For AML to propagate leukaemic cells need to gain a competitive advantage over non-leukaemic cells. This is achieved by acquiring mutations that can collaborate to induce enhanced self-renewal and proliferation. Mutations in AML are acquired in a hierarchically organised fashion where pre-leukaemic mutations are acquired within haematopoietic stem cells (HSCs), whereas signalling mutations are late events acquired within downstream pre-leukaemic progenitor cells. Why certain mutations are pre-leukaemic, and acquired within the HSCs, compared to others, and the mechanism by which pre-leukaemic and secondary mutations collaborate are still poorly understood.
Utilising genetically engineered leukaemia models my aims are to:
1) Study the impact of mutations within the HSC and understand how this effects leukaemic development
2) Study mutations in combination to understand how the mutations interact, identify the key populations that propagate the disease, and characterise the cellular mechanisms of the population.

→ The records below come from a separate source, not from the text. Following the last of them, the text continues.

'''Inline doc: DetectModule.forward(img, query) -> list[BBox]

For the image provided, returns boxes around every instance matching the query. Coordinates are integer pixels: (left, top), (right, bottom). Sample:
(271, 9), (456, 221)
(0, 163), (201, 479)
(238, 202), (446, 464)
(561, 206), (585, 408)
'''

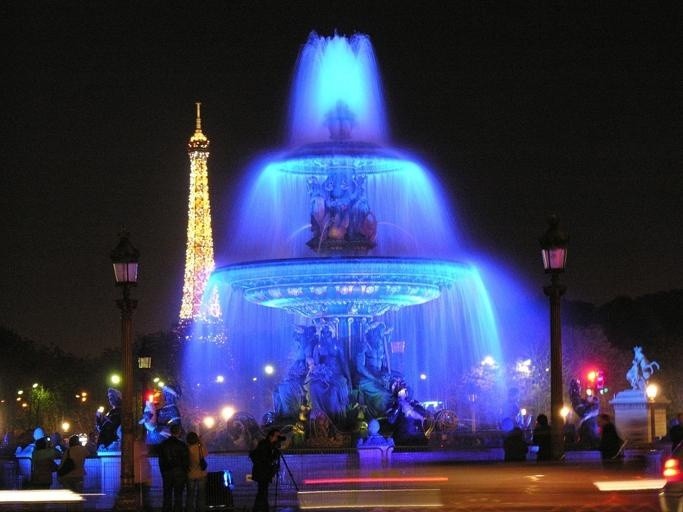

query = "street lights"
(534, 210), (572, 465)
(465, 384), (479, 433)
(134, 340), (152, 442)
(106, 231), (153, 512)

These studies could potentially identify novel mechanisms/pathways that could be exploited for targeted treatment in AML patients.

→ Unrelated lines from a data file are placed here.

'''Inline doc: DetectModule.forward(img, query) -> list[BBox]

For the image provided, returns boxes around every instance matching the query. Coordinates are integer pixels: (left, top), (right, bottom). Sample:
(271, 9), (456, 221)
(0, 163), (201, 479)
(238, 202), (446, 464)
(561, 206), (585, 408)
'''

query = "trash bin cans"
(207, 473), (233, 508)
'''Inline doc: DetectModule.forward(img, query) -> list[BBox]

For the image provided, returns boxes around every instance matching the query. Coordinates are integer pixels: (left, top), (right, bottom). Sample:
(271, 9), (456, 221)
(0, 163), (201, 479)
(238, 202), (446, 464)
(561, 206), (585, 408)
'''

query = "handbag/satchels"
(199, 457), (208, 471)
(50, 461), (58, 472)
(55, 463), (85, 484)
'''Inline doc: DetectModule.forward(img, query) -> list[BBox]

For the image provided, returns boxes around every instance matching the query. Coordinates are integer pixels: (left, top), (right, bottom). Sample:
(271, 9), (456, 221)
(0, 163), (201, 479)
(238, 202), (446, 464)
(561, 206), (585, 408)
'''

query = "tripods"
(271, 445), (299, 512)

Prior to becoming a DPhil student I obtained a BSc (Hons) in Biology at the University of Nottingham. I then worked as a Research Technician at the Nuffield Department of Medicine, University of Oxford, in the Sinkins lab to facilitate the development of a Wolbachia-based control strategy for mosquito-borne diseases. I then became a Research Assistant in the Nuffield Division of Clinical Laboratory Sciences, University of Oxford, in the Boultwood lab studying the clonal evolution of myelodysplastic syndrome to AML.